## Data for this task
-.-.-

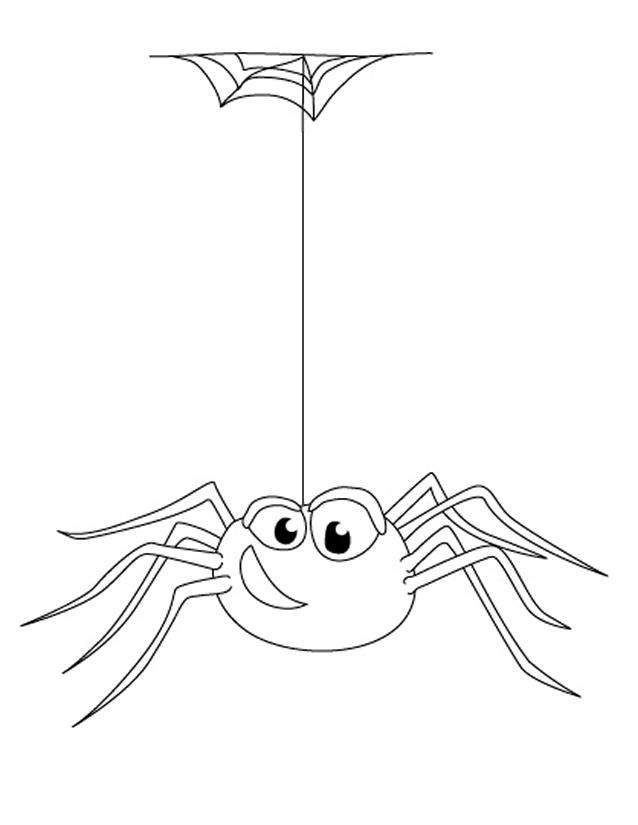 Coloriage Araignée À Imprimer Gratuitement à Toile D Araignée Dessin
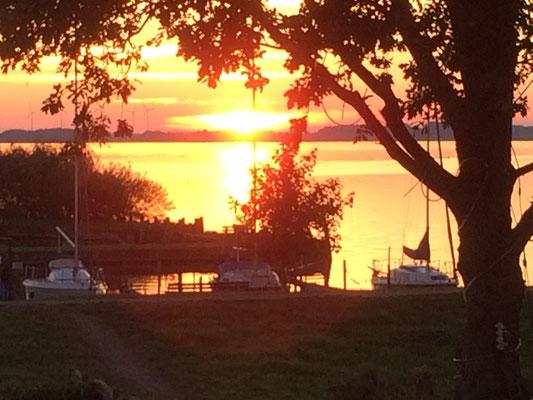 Sonnenuntergang am Dümmersee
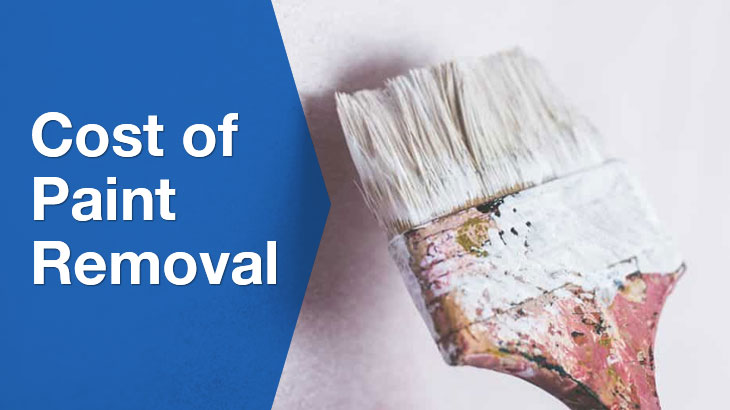 paint removal banner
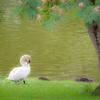 ねむの木と白鳥。。♪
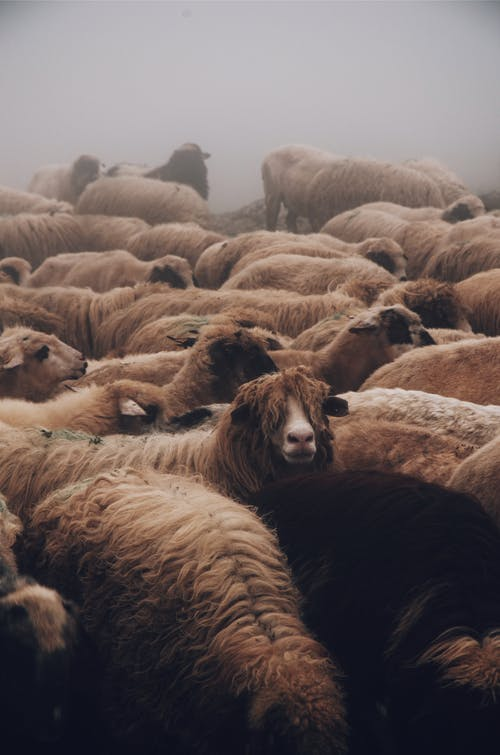 Close-up Photo of a Herd of Sheep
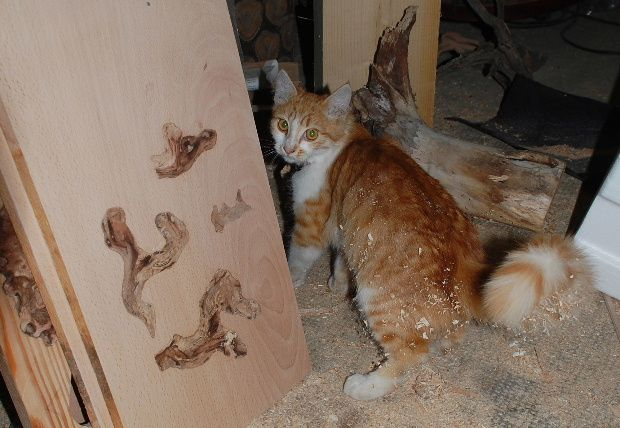 chat atelier 2011 a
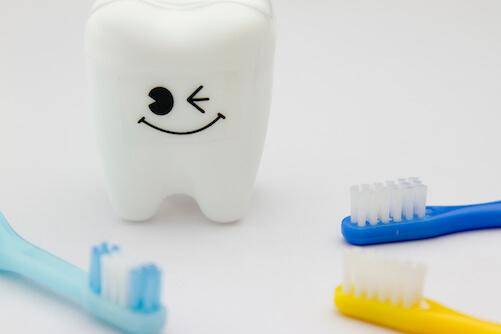 歯に関するFAQ,0歳,予防歯科,ハミガキ
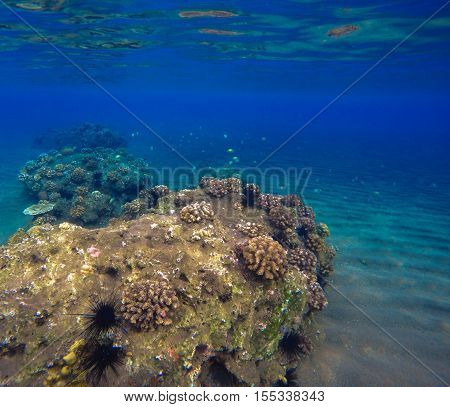 Deep sea and coral reef landscape. Coral reef animals. Sea ecosystem. Fresh corals at the bottom of the sea. Oceanic view from underwater. Seashore diving or snorkeling. Deep blue water lagoon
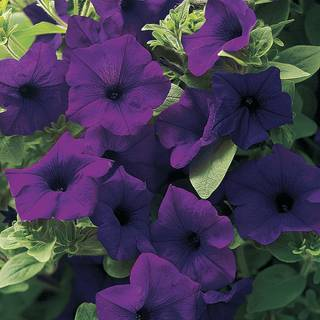 Petunia Surfinia® Wild Plum (Pack of 3)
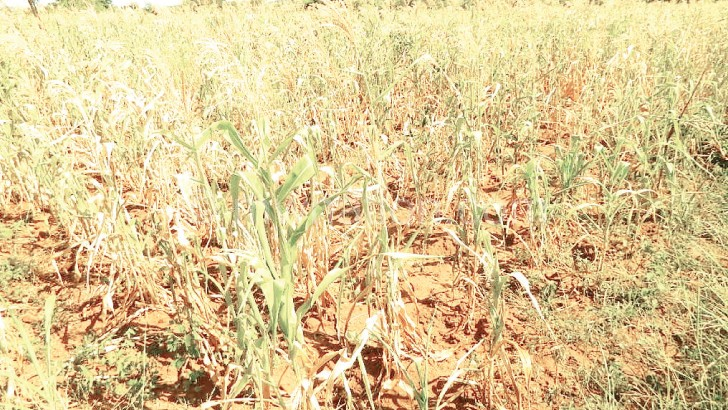 Lower shire to face food shortage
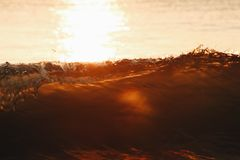 Hazel golven in de ochtend Stock Afbeelding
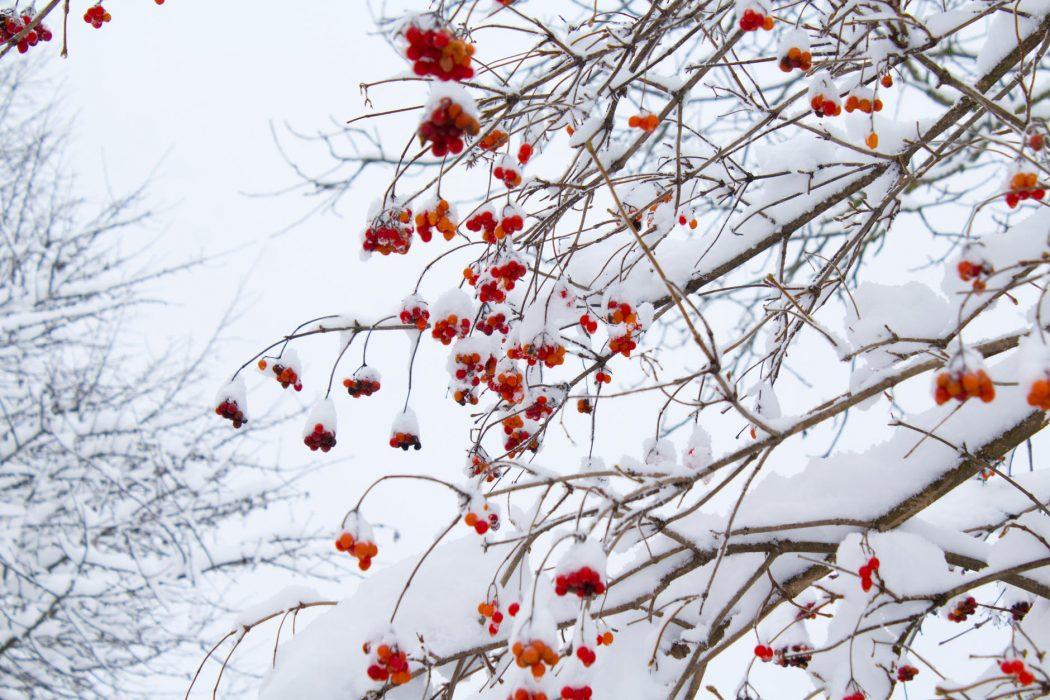 Italia nel mirino di freddo e neve per la prossima settimana con un possibile peggioramento meteo dopo un weekend primaverile. Fonte: pexels.com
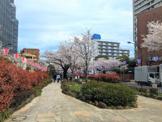 小石川播磨坂さくら並木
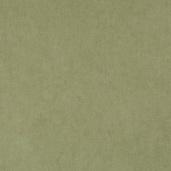 Виниловые обои Bn international 50 Shades of Colour SC48474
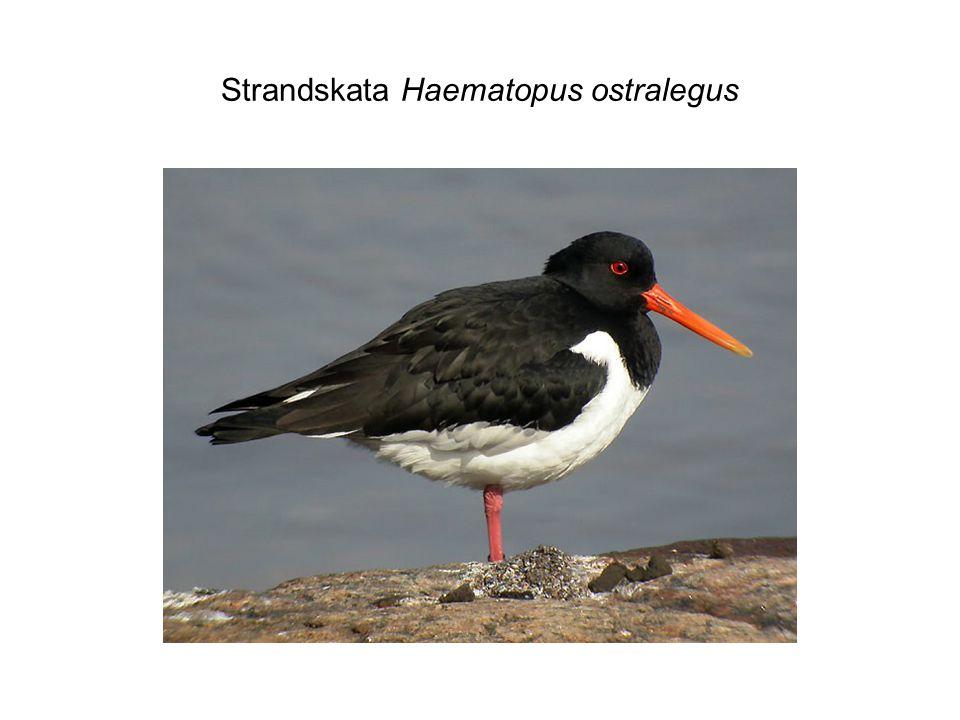 Strandskata Haematopus ostralegus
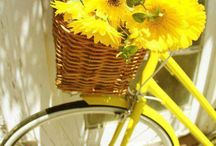 Bikes And Flowers / by Mary Ann Johnson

-.-.-

## To do
Copy the data exactly. Any picture it contains is to be omitted.

## Output of the exercise
 Coloriage Araignée À Imprimer Gratuitement à Toile D Araignée Dessin
 Sonnenuntergang am Dümmersee
 paint removal banner
 ねむの木と白鳥。。♪
 Close-up Photo of a Herd of Sheep
 chat atelier 2011 a
 歯に関するFAQ,0歳,予防歯科,ハミガキ
 Deep sea and coral reef landscape. Coral reef animals. Sea ecosystem. Fresh corals at the bottom of the sea. Oceanic view from underwater. Seashore diving or snorkeling. Deep blue water lagoon
 Petunia Surfinia® Wild Plum (Pack of 3)
 Lower shire to face food shortage
 Hazel golven in de ochtend Stock Afbeelding
 Italia nel mirino di freddo e neve per la prossima settimana con un possibile peggioramento meteo dopo un weekend primaverile. Fonte: pexels.com
 小石川播磨坂さくら並木
 Виниловые обои Bn international 50 Shades of Colour SC48474
 Strandskata Haematopus ostralegus
 Bikes And Flowers / by Mary Ann Johnson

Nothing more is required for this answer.